“And what for? A little bit of money” despaired Fargo’s original heroine cop Margie Gunderson after witnessing some truly gruesome work involving a woodchipper.
In the case of the Molopo saga, there’s been enough blood and gore of a corporate variety to do a Coen Brothers script proud.
In this case the prize for the squabbling parties is rather a lot of money: $55m of cash worth 22c a share.
For months Molopo has been under siege from Aurora Funds Management and Keybridge Capital, which are linked with banned director Nicholas Bolton and Perth corporate raider Farooq Khan.
Having declared unacceptable circumstances, the Takeovers Panel in mid June ordered Aurora and Keybridge to sell most of their Molopo shares because in effect the parties involved were acting in concert without telling the market.
Undeterred, Aurora in July offered 18c a share, at least 88 per cent by way of units in Aurora’s absolute return fund.

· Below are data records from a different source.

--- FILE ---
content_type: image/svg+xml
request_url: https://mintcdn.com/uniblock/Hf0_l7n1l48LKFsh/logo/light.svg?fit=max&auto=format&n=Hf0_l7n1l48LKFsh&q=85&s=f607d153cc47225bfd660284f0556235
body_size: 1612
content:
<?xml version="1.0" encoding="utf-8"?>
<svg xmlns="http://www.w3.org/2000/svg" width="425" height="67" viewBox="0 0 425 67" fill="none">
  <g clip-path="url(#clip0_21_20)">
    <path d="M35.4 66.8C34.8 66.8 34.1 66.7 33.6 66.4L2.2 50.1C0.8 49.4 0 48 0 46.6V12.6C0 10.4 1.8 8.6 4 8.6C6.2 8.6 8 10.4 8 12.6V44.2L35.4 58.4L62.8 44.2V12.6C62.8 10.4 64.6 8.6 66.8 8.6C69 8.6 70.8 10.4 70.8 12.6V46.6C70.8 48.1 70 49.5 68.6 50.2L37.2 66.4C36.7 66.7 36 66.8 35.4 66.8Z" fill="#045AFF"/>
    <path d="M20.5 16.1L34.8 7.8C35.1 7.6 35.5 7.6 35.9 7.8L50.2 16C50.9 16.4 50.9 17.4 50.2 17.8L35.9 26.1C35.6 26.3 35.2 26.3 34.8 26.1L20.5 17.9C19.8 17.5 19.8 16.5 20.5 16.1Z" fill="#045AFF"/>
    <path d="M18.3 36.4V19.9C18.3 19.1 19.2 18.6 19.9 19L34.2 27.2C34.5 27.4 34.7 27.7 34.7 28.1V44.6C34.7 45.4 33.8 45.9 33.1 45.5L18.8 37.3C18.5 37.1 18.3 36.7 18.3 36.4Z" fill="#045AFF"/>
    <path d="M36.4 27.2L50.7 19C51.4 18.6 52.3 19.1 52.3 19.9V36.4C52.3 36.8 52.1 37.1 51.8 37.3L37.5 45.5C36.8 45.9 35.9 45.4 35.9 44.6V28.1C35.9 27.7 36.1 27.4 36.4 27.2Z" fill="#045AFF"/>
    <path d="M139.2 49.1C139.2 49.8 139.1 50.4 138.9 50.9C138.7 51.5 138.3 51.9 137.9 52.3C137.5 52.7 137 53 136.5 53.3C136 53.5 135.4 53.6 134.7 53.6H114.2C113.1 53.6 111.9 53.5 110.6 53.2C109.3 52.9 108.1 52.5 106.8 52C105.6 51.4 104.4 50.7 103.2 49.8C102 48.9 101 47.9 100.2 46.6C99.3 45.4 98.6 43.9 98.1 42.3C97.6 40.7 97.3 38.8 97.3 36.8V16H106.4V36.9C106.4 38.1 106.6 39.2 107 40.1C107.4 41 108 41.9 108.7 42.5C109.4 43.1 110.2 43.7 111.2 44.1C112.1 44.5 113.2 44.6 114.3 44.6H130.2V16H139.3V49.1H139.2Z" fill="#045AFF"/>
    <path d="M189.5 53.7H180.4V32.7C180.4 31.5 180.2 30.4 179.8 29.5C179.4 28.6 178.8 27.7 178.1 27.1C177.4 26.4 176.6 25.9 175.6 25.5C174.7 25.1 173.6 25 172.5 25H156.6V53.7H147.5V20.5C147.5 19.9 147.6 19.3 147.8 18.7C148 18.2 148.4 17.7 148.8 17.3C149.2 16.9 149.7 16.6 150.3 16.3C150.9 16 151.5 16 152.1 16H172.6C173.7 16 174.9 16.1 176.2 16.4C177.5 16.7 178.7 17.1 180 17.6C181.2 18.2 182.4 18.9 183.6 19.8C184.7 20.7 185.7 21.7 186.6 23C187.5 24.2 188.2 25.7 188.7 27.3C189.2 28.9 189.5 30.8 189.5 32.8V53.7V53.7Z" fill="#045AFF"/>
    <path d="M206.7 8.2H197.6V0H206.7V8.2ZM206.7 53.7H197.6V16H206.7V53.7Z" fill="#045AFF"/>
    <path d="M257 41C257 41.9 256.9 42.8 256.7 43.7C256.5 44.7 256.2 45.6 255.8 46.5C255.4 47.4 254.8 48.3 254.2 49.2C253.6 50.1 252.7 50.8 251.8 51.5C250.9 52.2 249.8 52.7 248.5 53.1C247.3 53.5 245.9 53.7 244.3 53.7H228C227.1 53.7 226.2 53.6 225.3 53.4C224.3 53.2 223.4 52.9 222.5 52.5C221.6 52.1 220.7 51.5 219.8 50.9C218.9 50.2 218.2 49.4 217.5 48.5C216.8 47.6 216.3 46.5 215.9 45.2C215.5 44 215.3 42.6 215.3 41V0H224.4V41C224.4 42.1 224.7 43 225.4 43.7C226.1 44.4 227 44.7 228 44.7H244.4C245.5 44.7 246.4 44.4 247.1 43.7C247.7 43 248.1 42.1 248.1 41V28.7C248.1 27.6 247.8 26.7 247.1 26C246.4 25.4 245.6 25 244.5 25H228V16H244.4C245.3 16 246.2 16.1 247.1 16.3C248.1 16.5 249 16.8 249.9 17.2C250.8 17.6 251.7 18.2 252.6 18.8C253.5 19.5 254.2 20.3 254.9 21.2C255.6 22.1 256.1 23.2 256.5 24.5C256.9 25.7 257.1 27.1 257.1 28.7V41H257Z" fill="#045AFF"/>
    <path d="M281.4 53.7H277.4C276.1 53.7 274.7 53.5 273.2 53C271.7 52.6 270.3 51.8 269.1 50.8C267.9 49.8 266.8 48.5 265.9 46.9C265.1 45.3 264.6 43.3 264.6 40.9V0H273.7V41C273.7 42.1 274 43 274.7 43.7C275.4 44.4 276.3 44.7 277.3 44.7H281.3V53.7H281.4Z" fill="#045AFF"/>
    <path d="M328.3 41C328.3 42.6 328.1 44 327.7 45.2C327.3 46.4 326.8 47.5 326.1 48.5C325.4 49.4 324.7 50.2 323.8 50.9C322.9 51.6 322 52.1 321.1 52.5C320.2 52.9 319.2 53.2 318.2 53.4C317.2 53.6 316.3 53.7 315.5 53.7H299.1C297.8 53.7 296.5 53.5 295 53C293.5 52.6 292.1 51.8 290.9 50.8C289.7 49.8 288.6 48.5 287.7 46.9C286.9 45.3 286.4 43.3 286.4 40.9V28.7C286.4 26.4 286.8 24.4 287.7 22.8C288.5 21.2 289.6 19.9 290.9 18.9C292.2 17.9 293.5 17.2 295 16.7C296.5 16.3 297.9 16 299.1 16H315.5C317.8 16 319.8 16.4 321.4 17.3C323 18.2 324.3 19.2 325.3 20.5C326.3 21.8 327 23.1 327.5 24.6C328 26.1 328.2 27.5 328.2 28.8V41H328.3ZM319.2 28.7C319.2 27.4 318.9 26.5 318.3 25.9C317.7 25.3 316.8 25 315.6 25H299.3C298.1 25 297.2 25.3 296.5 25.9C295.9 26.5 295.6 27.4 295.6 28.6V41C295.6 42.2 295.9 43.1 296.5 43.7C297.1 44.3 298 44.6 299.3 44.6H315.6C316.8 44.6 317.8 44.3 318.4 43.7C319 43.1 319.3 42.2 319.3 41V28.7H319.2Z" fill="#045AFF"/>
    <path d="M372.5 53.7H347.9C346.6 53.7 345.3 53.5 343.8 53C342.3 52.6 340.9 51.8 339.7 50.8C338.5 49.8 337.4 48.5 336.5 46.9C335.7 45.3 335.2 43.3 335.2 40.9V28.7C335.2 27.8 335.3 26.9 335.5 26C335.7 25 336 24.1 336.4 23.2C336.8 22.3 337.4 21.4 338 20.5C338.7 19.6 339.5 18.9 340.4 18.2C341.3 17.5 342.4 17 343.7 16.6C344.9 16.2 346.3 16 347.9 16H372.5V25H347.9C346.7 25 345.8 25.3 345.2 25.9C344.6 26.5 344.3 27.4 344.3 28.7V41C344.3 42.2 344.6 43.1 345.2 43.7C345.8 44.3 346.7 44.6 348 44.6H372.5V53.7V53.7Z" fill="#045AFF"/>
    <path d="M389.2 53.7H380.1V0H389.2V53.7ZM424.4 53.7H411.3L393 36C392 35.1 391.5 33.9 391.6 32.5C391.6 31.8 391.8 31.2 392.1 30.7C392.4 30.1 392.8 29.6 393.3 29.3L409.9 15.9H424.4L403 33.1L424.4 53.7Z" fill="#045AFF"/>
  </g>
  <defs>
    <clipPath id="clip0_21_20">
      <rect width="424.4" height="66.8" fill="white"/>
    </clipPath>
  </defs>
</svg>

In September this offer was reduced to 13c a share, to reflect the “value dilutive” effect of Molopo’s $8.5m purchase of a half-stake in a Florida oil and gas explorer, Orient FRC.
Then Keybridge forced a second meeting to install its nominee William Johnson and ditch Molopo chairman and CEO Alexandre Gabovich.
At the initial meeting in June, holders rejected Keybridge’s attempt to appoint three new directors, including Johnson and former ASIC chairman Tony Hartnell.
Curiously, at the second meeting held on November 10, holders again rejected a motion to appoint Johnson. But out of frustration at Molopo’s lack of direction they also voted to turf the France-based, board-endorsed Gabovich from the board.
Now prominent fundie Geoff Wilson’s Wilson Asset Management has donned his white knight cape and flagged a 13.5c a share off market cash offer for Molopo, conditional on 50.1 per cent acceptance and a court hearing initiated by Keybridge being resolved.
(Keybridge in part is seeking access to Molopo documents pertaining to the Orient FRC purchase). Normally, an offer pitched at a 40 per cent discount to the intrinsic worth of a share (that is, WAM’s) would be one for the circular file.
But in this case, at least WAM’s offer is solid cash and gives holders an escape route given Molopo shares have been in suspended animation since late July.
That said, Molopo’s 3900 shareholders have seen it all before and may be happy to hang on for the next comical episode. Wizened investors will recall that in 2011 a shareholder group backed by Max property developer Max Beck, pokies king Bruce Mathieson and ex Woolworths chief Roger Corbett ousted the original board.
But by late 2014 the reconstituted board (including Beck) were also on their way, citing lack of support for their so-called Three Pillars turnaround plan.
Given Wilson doesn’t resile from a fight and neither does the Bolton/Khan camp, the Molopo saga is far from over.